Rzekłszy to, roześmiał się, ukazując duże, zdrowe zęby...
— Skądżeż mi taki tytuł dajesz?
— Co tu w bawełnę owijać, mój kochany, zbałamuciłeś mi kochaną siostrunię, zakochała się w tobie po same uszy i chce być panią Ignacową. Ja i owszem, nie mam nic przeciwko temu, wolę mieć siostrę zamężną, aniżeli wdowę, wolę mieć szwagrem ciebie, aniżeli jakiegoś obcego. My to, jako koledzy od szkolnej ławki, znamy się doskonale. Wiem żeś chłop porządny, nie utracyusz, i że z każdego grosza zrobisz trzy.
— Pochlebiasz mi.
— Nie, mówię szczerze, bo ja człowiek jestem prosty i obłudy nienawidzę. Kiedym się już tu wwindował i usiadł, skorzystam z tego, że jesteśmy sami, chcę się stanowczo rozmówić. Albo tak, albo tak: jasno, nie błądząc po omacku. Chcesz słuchać?
— Ależ proszę cię, mów.
— Przedewszystkiem, czy nie masz tu czego do picia, zmęczyłem się, w gardle mi zaschło, przeklęte schody!
— Może być zaraz herbata.
— Phi... dobry to napój dla chorych, a ja jak widzisz, zdrów jestem.

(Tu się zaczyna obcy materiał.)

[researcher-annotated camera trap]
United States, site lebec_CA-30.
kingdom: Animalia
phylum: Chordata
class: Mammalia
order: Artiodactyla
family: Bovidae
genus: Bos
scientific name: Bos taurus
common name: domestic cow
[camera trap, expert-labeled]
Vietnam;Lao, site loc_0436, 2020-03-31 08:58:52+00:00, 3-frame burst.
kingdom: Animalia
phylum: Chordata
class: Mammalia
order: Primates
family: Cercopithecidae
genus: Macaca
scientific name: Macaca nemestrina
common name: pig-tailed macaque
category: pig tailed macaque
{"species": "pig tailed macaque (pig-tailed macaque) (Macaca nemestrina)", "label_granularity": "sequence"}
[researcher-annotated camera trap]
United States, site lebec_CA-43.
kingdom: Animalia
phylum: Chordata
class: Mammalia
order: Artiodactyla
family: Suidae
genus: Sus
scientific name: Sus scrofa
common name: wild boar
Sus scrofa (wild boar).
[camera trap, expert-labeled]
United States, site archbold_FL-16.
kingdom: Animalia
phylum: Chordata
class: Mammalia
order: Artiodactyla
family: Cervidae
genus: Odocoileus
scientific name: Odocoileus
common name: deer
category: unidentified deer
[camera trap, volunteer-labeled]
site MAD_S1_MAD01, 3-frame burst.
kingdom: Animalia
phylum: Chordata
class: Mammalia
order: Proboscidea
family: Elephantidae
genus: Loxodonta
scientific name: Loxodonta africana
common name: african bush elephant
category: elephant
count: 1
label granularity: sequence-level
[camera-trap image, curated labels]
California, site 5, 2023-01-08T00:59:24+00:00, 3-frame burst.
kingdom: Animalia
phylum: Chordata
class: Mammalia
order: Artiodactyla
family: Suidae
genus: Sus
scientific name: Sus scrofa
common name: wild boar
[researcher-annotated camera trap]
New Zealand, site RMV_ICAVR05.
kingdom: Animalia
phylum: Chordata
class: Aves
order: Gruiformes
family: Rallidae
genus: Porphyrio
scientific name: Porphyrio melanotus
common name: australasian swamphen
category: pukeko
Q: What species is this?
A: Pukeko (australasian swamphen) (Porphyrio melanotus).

— Mogę w tej chwili posłać do miasta po co chcesz, a mam tu w szafie cognac.
— To dobrze, herbata, cognac, no niech tam, na bezrybiu i rak ryba. Dawaj!
Pan Ignacy zaczął przyrządzać herbatę na maszynce, gość gawędził dalej.
— Po jakiemu wy tu żyjecie! Nawet porządnego ognia nie macie. Jakaś benzyna, czy ki licho? U nas to inaczej; naręcze drzewa na komin, buzuje się jak sto dyabłów, trzeszczy, pryska, człowiek wie przynajmniej, że ma przed sobą ogień, a to co? Świeci się jak łojówka u żyda na szabas. Nie! Szczęśliwy jestem, że na wsi siedzę i mam nadzieję, że siedzieć będę do śmierci. No, zresztą niech tam, Basia naprzykład lubi miasto i będzie uszczęśliwiona, mieszkając w Warszawie. Cóż ty na to Ignasiu?
— Ja widzisz, rzeczywiście... nie wiem jak to powiedzieć.
— Nie jesteś zdecydowany. Bardzo słusznie. Bez namysłu nic się nie powinno postanawiać i przedewszystkiem karty na stół. Ja bo widzisz taki już jestem, jasno, krótko i węzłowato. Wóz albo przewóz, starosta albo kapucyn! Słuchajże i wiedz co się dzieje. Pierwsza rzecz, podobałeś się Basi, a ona podobała się tobie, bo jużci nie zaprzeczysz, że ci się podobała. W szczęśliwą godzinę spotkaliśmy się, i tak jakoś od razu przypadliście sobie do gustu. A gust masz, Basia nie jest modna Warszawianka, to prawda, ale za to zdrowa jak krzemień, doktor od niej trzech groszy jeszcze nie zarobił. Piękna kobieta, może nie?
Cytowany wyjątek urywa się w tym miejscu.